TO DO -
**1)** List every sport or group of athletes named in the passage on paying college football players.
**2)** Using the passage on paying college football players, decide whether each statement agrees with it, and give yes or no with the deciding words quoted: (a) The speaker holds athletes in other sports partly to blame. (b) Critics have argued that making college football players employees would bankrupt the whole system. (c) The speaker calls the "women's sports will die" argument lazy.
**3)** Resume the passage on paying college football players, picking up right after its final sentence.

---- DOCUMENT SEGMENT

OK, so college football is this massive business that has funded all these Olympic and women’s sports development pipelines. So then how do you separate those things out? How do you get football players compensated and maintain a system of Olympic development for runners and swimmers? A lot of critiques — whether in good faith or not — have argued that if college football players are designated as employees, then it’ll bankrupt the entire system and other sports will be cut.
I think the first step is to say that no athletes are to blame here. It’s really important to remind athletes that their sports have value and they’ve been neglected historically by these people, who have been so fixated on the business of college football.
Those athletes have also been used as a kind of shield to defend the enterprise: If we pay football players, women’s sports will die, Olympic sports will die.
And, to me, that’s lazy. It’s super lazy thinking and it almost excuses the people most responsible for designing new approaches. Then they can say: We don’t have to fix it, we can just blame them and then say ‘we told you so’ after schools start cutting sports.

--------
---- INFORMATION

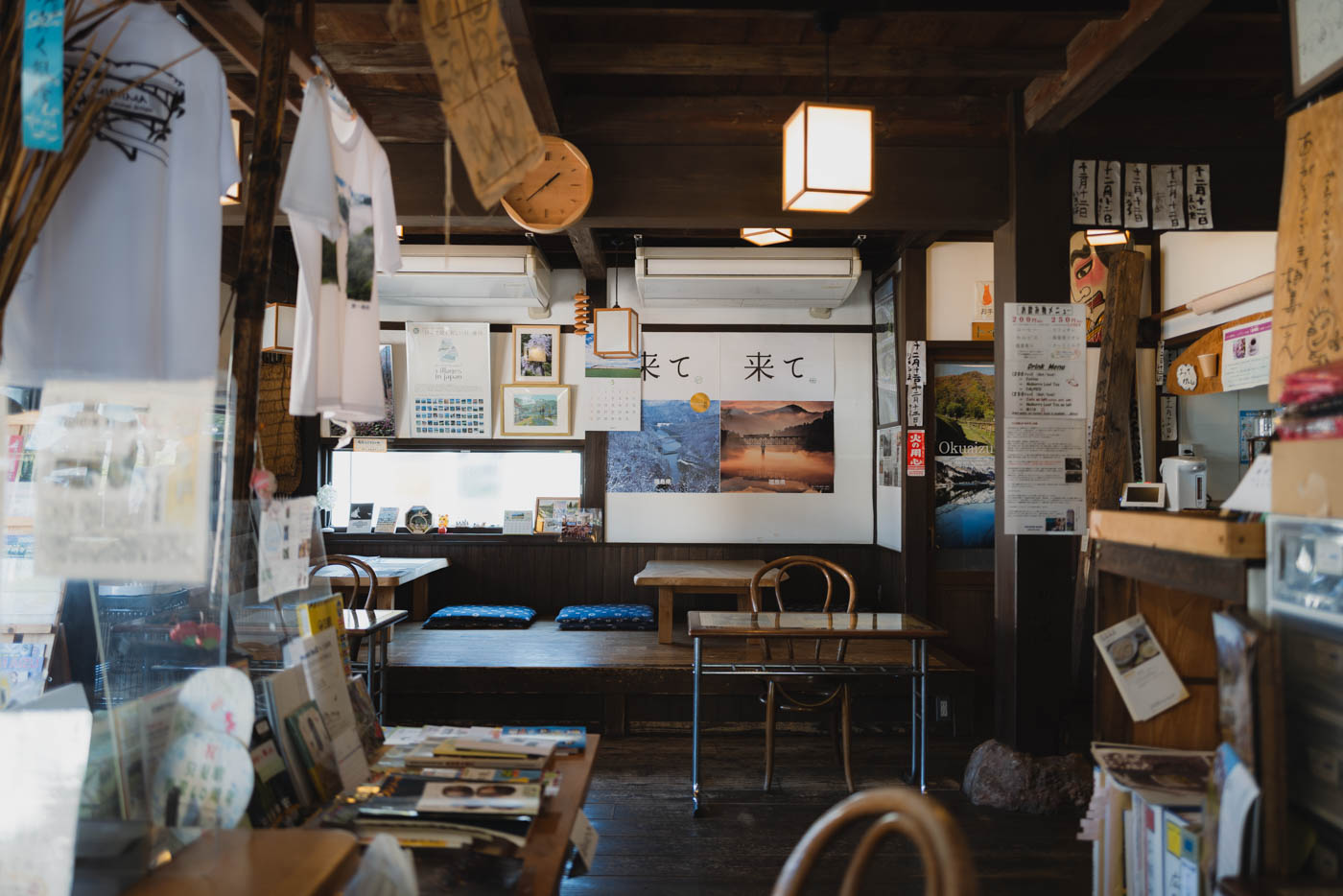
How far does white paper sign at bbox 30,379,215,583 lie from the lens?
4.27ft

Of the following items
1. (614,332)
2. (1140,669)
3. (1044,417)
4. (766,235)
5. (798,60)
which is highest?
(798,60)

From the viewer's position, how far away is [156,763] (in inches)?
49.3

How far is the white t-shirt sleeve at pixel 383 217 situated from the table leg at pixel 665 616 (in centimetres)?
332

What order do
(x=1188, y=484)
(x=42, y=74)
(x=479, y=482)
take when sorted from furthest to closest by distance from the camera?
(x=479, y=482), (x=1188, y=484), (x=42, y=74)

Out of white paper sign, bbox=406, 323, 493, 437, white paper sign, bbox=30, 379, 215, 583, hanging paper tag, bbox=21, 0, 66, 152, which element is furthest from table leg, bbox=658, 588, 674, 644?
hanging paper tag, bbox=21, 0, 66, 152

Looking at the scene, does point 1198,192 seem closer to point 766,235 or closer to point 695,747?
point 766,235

--------
---- INFORMATION

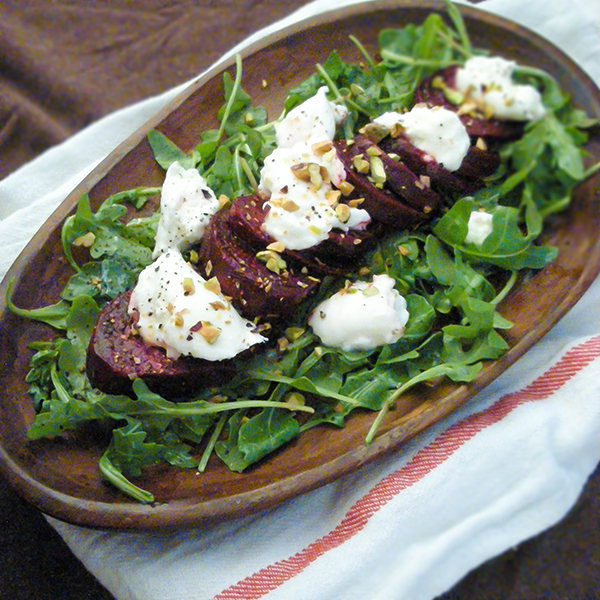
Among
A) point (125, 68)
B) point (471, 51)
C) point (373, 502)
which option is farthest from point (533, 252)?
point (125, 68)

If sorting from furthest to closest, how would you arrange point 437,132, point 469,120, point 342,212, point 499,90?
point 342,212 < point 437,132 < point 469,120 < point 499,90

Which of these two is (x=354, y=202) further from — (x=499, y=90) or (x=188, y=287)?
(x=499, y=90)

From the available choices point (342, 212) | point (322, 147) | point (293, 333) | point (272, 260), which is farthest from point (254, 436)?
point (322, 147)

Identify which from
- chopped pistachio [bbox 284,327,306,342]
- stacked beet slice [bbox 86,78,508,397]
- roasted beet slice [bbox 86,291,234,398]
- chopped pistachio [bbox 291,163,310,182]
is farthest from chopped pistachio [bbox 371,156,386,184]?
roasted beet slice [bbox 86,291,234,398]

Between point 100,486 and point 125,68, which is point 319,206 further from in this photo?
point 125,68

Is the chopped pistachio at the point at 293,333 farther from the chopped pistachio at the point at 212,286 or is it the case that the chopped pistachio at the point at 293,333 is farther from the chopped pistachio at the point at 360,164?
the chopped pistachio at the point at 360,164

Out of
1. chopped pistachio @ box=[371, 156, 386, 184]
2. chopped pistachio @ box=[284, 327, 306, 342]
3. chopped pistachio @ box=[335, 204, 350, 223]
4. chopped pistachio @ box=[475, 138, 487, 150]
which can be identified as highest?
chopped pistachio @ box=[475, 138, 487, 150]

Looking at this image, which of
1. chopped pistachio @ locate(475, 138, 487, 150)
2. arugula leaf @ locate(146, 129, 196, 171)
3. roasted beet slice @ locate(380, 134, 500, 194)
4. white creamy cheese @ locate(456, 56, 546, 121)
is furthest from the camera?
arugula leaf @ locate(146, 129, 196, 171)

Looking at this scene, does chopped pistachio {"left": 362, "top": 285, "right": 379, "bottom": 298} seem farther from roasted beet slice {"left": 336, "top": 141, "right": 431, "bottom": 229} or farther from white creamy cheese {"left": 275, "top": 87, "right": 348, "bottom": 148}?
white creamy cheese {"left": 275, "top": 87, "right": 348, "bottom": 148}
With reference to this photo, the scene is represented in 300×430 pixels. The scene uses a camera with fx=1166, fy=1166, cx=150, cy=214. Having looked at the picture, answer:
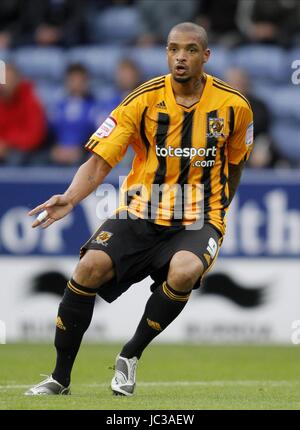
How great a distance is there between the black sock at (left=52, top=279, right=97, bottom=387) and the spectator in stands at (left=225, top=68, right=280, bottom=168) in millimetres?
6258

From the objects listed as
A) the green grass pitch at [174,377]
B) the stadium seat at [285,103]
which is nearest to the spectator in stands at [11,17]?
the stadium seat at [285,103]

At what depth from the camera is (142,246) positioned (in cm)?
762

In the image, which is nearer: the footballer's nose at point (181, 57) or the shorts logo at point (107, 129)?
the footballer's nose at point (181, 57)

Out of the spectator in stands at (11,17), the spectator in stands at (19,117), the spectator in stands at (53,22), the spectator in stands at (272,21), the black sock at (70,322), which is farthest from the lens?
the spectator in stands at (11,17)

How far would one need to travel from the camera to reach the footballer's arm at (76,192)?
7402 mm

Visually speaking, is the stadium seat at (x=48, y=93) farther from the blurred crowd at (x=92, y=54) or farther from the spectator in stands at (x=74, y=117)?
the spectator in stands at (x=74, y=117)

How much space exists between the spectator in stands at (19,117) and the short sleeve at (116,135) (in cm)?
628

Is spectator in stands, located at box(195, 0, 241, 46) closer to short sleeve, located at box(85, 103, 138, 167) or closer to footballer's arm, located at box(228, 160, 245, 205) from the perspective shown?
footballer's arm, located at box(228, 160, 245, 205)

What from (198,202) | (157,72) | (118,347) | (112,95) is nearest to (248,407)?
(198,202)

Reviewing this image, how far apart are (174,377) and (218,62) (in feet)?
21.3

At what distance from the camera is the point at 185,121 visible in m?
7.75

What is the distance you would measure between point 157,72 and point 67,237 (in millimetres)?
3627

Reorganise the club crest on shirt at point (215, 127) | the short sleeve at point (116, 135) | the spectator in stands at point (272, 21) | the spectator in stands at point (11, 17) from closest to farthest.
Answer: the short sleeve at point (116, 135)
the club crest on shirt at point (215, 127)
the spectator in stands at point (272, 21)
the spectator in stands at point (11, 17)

--------
---- INFORMATION

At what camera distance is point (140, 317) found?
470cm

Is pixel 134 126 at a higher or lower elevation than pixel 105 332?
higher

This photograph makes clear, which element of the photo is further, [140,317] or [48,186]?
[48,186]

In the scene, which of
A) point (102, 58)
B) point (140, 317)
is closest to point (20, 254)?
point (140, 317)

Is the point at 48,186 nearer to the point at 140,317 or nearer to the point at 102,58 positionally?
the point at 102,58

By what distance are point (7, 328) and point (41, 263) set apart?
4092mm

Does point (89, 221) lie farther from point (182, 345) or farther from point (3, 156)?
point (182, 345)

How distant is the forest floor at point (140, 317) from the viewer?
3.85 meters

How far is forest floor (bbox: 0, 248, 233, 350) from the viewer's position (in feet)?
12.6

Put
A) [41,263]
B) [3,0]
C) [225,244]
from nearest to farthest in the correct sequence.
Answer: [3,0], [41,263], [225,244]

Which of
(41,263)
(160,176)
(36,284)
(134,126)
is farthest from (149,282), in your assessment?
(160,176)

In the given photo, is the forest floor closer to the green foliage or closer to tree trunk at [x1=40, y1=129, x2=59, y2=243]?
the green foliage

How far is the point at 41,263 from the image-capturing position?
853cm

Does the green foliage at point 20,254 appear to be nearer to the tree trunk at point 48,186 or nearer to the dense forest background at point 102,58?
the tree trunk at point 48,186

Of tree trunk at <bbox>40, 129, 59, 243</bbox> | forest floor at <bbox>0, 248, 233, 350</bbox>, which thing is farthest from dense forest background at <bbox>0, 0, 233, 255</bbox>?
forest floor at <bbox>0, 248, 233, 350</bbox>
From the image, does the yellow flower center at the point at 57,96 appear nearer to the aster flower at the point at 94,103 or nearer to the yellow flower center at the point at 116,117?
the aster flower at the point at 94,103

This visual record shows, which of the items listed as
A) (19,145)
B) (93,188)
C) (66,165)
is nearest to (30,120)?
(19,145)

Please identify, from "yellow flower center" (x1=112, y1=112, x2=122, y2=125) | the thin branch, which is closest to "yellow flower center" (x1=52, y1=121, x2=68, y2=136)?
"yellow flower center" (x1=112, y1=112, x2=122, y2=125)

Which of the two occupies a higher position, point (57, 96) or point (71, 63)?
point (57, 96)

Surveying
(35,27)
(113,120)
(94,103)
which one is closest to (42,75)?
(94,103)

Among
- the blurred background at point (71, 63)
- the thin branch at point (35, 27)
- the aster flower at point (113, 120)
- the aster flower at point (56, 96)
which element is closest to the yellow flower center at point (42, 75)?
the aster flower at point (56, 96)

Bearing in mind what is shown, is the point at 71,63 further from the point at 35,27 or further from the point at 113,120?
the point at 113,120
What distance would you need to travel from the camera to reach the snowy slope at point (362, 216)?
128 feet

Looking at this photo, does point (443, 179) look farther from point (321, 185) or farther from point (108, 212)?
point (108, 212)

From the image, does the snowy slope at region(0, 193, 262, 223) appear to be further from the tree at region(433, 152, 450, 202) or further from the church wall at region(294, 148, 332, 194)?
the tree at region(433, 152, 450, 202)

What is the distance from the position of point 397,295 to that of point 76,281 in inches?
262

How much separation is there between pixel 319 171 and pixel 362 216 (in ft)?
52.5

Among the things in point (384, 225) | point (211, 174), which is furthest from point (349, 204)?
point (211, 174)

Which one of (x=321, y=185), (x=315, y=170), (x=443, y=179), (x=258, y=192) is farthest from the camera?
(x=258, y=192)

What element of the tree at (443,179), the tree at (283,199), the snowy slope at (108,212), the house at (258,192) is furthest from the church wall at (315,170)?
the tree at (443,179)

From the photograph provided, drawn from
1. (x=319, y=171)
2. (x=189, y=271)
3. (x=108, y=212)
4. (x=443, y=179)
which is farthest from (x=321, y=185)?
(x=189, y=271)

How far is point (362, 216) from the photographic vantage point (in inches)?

--------

ANSWERS TO THE PROBLEMS -
**1)** college football (football players), Olympic sports, women's sports, runners, swimmers

**2)**
(a) No: "no athletes are to blame here."
(b) Yes: "if college football players are designated as employees, then it’ll bankrupt the entire system and other sports will be cut."
(c) Yes: "It’s super lazy thinking"

**3)**
I realize I am a beneficiary of college sports. I had a world-class academic and athletic experience. The system served me. And I didn’t know that football players, who were disproportionately Black, were being channeled into fake classes at the same time that I was there falling in love with history. So I’ve felt responsible to show this problematic relationship and also to come up with solutions.
We need new revenue streams for Olympic sports. We need a different approach to thinking about what sports are in higher education. We need to expand participation opportunities rather than restrict them.
There’s this massive disruption conversation happening, and the USOPC (U.S. Olympic & Paralympic Committee) is currently going through a redesign right now as well. Congress created an independent commission on the state of U.S. Olympic and Paralympic sports and they’ve been at work over the last year-and-a-half. [Ed note: You can read their full report and recommendations here.] And they took this as an opportunity to show Congress we really need to rethink the Amateur Sports Act of 1978. That Act gave the USOPC a dual mandate to serve both the top of the pyramid and also that grassroots base — but they never had the resources or power to actually support the grassroots. So who in the world claims a mission of serving the greater public and taking on complex challenges and innovating for the future? It’s higher education.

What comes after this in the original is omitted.